* _Work to be completed_: Transcribe the listing below word for word. Begin at the line that contains "Beginning at farthest" and stop after the last line of the listing, leaving the pictures out.

___ Dataset entries

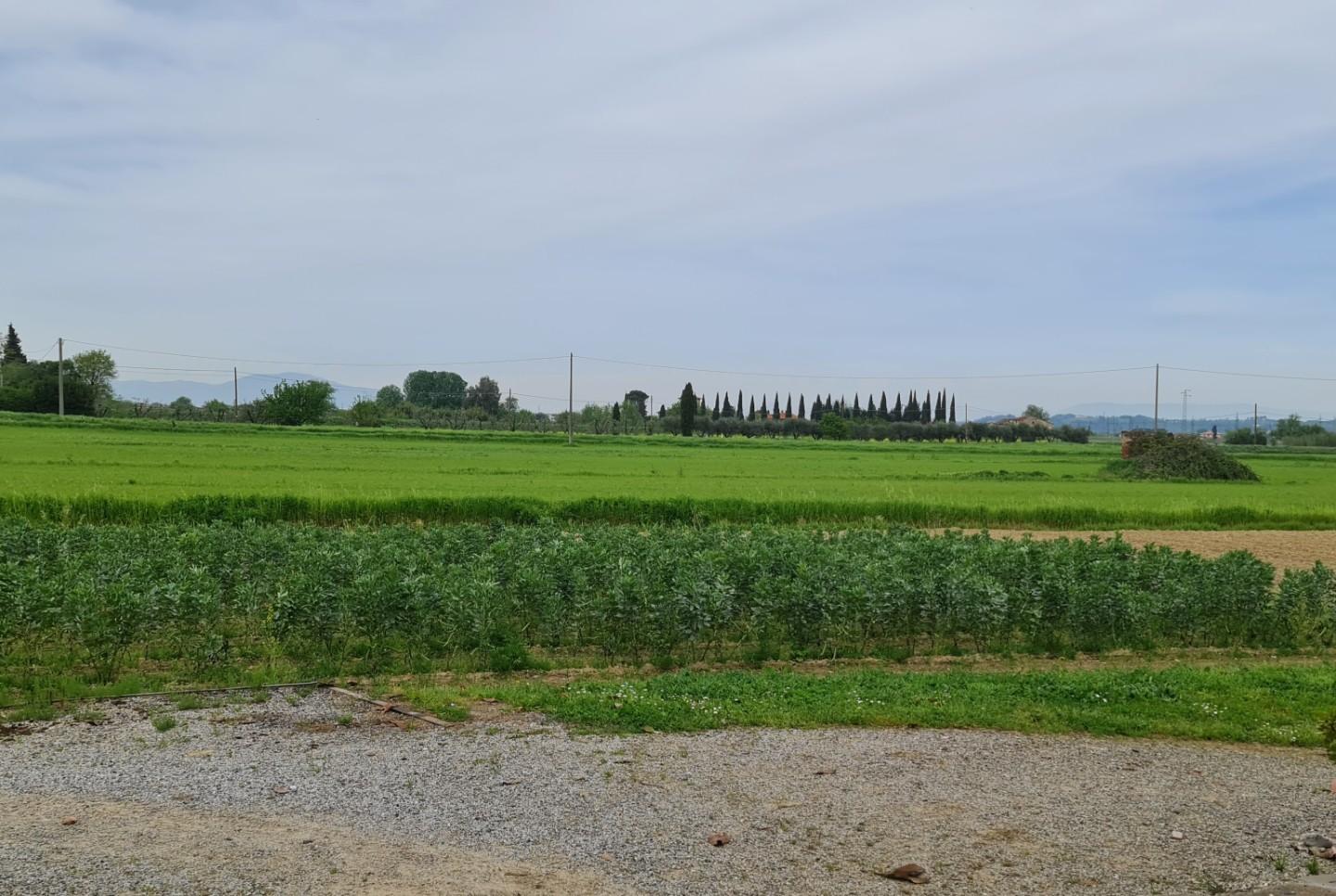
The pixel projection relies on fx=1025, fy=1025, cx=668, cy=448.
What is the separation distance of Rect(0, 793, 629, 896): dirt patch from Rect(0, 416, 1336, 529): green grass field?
68.6 feet

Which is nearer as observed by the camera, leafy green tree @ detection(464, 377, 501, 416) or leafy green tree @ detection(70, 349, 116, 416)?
leafy green tree @ detection(70, 349, 116, 416)

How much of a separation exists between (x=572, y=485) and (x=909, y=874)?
31.2 metres

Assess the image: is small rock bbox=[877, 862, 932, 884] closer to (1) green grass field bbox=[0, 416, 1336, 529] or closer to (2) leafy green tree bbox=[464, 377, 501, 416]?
(1) green grass field bbox=[0, 416, 1336, 529]

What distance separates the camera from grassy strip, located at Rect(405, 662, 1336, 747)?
32.6 feet

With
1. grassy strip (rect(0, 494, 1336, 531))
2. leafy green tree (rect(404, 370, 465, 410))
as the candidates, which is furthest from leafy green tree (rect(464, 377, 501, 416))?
grassy strip (rect(0, 494, 1336, 531))

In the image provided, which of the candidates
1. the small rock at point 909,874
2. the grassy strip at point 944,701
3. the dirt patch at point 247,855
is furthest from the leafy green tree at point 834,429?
the dirt patch at point 247,855

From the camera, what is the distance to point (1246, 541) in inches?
1179

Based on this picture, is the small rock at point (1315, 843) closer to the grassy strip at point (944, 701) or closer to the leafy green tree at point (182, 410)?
the grassy strip at point (944, 701)

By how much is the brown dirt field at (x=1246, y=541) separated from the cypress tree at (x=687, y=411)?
95551 millimetres

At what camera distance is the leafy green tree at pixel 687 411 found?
12812cm

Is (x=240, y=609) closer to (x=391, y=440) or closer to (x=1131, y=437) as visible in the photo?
(x=1131, y=437)

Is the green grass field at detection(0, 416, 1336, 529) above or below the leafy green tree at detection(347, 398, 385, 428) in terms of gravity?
below

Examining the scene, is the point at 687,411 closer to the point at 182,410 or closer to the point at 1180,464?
the point at 182,410

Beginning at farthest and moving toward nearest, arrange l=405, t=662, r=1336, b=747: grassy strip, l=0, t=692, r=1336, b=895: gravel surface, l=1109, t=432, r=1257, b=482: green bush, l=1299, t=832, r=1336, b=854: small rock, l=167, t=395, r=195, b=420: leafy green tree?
1. l=167, t=395, r=195, b=420: leafy green tree
2. l=1109, t=432, r=1257, b=482: green bush
3. l=405, t=662, r=1336, b=747: grassy strip
4. l=1299, t=832, r=1336, b=854: small rock
5. l=0, t=692, r=1336, b=895: gravel surface
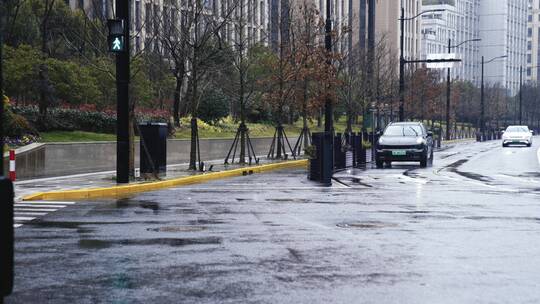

______

* _The output_:
Beginning at farthest and moving toward nearest, arrange l=405, t=662, r=1336, b=747: grassy strip, l=0, t=692, r=1336, b=895: gravel surface, l=1109, t=432, r=1257, b=482: green bush, l=1299, t=832, r=1336, b=854: small rock, l=167, t=395, r=195, b=420: leafy green tree?
1. l=167, t=395, r=195, b=420: leafy green tree
2. l=1109, t=432, r=1257, b=482: green bush
3. l=405, t=662, r=1336, b=747: grassy strip
4. l=1299, t=832, r=1336, b=854: small rock
5. l=0, t=692, r=1336, b=895: gravel surface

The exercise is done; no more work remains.